──────── Source ────────

Jesus turns it around. He shows them that divorce wasn't part of God's plan. "It was because your hearts were hard that Moses wrote you this law about divorce." The divorce question isn't about how bad a wife can act but about how hard our hearts are! It wasn't God's will that men have the right to dump women whenever they felt like it or even whenever they had done something indecent. Divorce was given to protect women from the hardness of men's hearts who would divorce at the drop of a hat leaving a woman without a husband but still technically married.
We see how this touched the hearts of women! Jesus goes inside the house and deals with the disciples who want to continue the debate about divorce where thePharisees had left off. But the debate is over in the minds of the women. Here is a God who is gracious toward women! They are touched by His forgiveness, and they want their babies to share in it. They're not bashful about bringing their babies to Jesus so He might give the babies by His touch what they had just
been given by His Words.
But it seems like the disciples were upset with Jesus' words about marriage, and they "rebuked" the mothers. "Go on; get out of here; quit bothering the Master with your little children. He's got better things to do." - Jesus reaction? - He gets
indignant but all the more determined! "You must let the little children come to me, and do not continue to prevent them, because the kingdom of God belongs to such as these."

────────

| List of tasks |
A. Translate this sentence from the passage on divorce into Spanish: "Here is a God who is gracious toward women!"
B. Answer these questions using the passage on divorce:
(i) According to the passage, what was divorce given to protect women from?
(ii) Where does Jesus go to deal with the disciples?
(iii) What did the disciples do to the mothers?
The entries come from a separate source.

──────── Data entries ────────

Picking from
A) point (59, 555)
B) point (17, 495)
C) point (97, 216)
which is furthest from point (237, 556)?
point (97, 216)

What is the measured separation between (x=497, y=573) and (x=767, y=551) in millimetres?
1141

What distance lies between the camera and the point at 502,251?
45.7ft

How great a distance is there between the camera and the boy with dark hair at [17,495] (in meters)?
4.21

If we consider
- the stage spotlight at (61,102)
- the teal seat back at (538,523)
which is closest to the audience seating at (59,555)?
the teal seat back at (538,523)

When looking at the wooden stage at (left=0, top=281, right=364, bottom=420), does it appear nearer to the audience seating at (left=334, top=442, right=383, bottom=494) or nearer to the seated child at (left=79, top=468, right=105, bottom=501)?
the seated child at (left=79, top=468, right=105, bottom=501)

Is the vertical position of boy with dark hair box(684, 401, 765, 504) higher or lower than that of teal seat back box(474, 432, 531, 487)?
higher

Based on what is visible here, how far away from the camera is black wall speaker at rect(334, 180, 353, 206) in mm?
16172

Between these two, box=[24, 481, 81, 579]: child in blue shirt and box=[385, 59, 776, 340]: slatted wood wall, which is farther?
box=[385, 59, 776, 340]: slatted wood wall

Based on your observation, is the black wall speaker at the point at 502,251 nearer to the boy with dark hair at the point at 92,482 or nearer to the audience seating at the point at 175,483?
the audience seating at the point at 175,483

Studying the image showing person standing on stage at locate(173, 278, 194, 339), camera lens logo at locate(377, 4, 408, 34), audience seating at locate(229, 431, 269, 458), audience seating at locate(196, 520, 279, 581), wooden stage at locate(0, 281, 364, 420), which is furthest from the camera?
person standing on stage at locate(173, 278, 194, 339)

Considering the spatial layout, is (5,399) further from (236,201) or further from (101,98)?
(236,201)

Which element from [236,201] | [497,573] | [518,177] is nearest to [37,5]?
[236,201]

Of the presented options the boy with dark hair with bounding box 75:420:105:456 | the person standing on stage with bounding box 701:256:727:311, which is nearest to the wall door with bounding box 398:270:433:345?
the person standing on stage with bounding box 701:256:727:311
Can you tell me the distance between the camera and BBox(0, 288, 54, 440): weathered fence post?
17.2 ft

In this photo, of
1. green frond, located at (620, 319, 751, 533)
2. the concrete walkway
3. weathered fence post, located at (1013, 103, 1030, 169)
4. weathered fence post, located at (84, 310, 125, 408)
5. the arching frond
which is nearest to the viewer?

────────

| Answers given |
A. ¡Aquí hay un Dios que es bondadoso con las mujeres!

B.
(i) The hardness of men's hearts.
(ii) Inside the house.
(iii) They rebuked them.